Sunday, October 5, 2014

Apple Cake with a Marzipan Topping

Ingredients:

9x11 (30x40 cm) Pyrex or deep baking dish or 12 inch (28 cm) springform
Some grease

Pie Crust:
220 g all-purpose flour
1 teaspoon baking powder
75 g sugar
110 g (1 stick) soft butter or margarine
1/2 teaspoon vanilla extract or 1 package vanilla sugar
2 tablespoons milk

Filling:
750 g or 1.5 pounds apples

Topping:
100 g marzipan
4 tablespoons calvados
75 g soft butter or margarine
75 g sugar
1/2 teaspoon vanilla extract or 1 package vanilla sugar
150 g sour cream
100 g sliced almonds

Preparation:
1. Preheat oven so 180 degrees Celsius (350 F). Grease bottom of baking dish or springform.
2. Mix flour and baking powder, then sift into a bowl. Add remaining ingredients and using the knead hooks of an electric hand mixer until a dough has formed. Chill in refrigerator until ready to use.
3. Peel apples, cut into quarters and remove core. Cut apples into thick slices.
4. Use 2/3 of the pie crust batter and put on bottom of baking dish or springform. Form a long rod of the remaining batter and line the edge of the baking dish or springform about 2 cm or 3/4 inch high.
5. Put apples on top of bottom and bake for about 25 minutes at 180 degrees Celsius (350 F).
6. Topping: Whisk marzipan and calvados until smooth.
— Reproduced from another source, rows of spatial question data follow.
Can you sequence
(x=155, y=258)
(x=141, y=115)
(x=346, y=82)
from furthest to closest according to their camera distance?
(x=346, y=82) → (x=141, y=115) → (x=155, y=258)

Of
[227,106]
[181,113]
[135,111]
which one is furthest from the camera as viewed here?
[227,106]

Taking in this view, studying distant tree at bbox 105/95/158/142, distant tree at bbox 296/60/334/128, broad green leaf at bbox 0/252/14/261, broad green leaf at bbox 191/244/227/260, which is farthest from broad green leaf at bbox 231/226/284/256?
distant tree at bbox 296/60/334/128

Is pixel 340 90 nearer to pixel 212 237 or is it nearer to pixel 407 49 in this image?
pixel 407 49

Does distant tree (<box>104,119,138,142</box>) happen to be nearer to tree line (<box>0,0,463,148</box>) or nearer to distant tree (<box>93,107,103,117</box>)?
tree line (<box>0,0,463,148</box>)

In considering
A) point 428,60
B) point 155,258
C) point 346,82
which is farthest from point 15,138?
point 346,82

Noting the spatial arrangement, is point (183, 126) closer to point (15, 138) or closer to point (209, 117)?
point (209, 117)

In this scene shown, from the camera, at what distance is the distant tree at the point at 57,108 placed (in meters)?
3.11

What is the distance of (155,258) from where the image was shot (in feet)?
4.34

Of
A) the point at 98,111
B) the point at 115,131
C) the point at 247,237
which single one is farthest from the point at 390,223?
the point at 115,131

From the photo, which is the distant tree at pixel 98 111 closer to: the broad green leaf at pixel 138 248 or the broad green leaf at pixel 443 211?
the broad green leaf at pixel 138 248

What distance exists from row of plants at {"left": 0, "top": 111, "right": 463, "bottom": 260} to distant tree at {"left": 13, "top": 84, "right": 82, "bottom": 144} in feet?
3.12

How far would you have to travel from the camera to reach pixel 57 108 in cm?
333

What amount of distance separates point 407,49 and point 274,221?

Add butter or margarine, sugar, vanilla sugar and sour cream and keep whisking. Lastly, stir in almonds and spread on top of hot apples.
7. Bake cake for an additional 15 minutes of until toothpick comes out clean.

Comments:
1. The original recipe uses 1 egg in the batter for the pie crust. I prefer to leave it out; the batter is less crumbly without it.
2. I didn't have any calvados, so I used amaretto instead.